• Records shown:
--- Begin ---

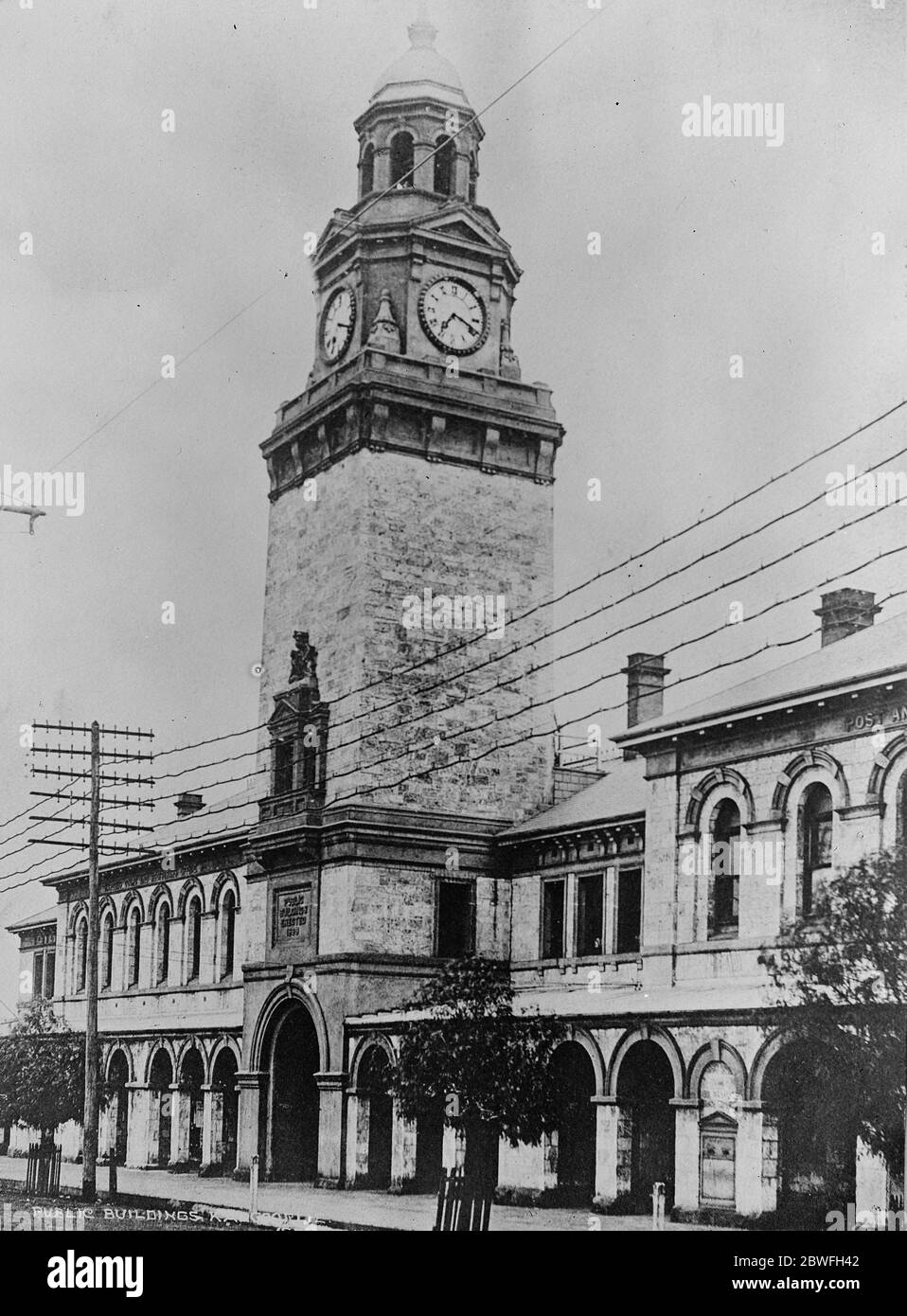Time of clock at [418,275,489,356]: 7:18
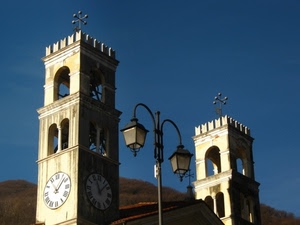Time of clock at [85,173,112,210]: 11:07
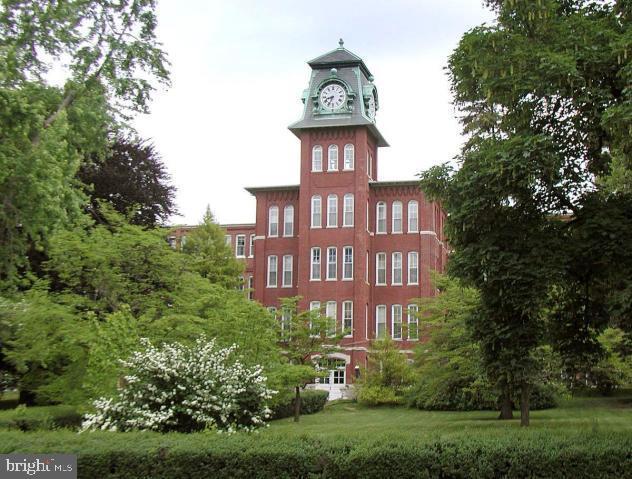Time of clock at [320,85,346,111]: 8:34
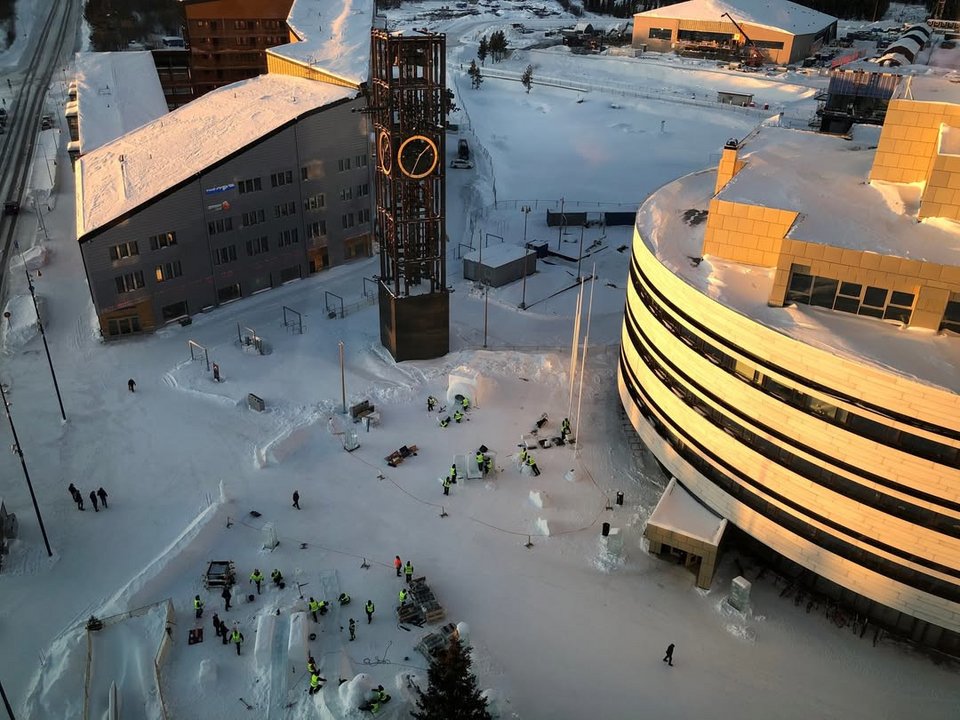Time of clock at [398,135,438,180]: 1:33
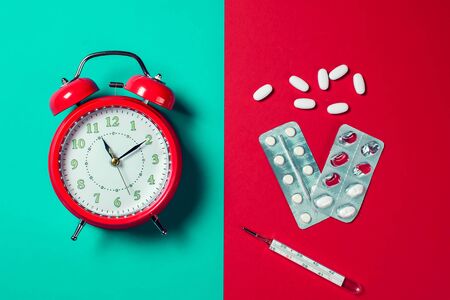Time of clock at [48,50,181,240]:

--- End ---

• What you are asked to do:
Repeat the lines above word for word, leaving out the pictures.

• Problem solution:
Time of clock at [418,275,489,356]: 7:18
Time of clock at [85,173,112,210]: 11:07
Time of clock at [320,85,346,111]: 8:34
Time of clock at [398,135,438,180]: 1:33
Time of clock at [48,50,181,240]:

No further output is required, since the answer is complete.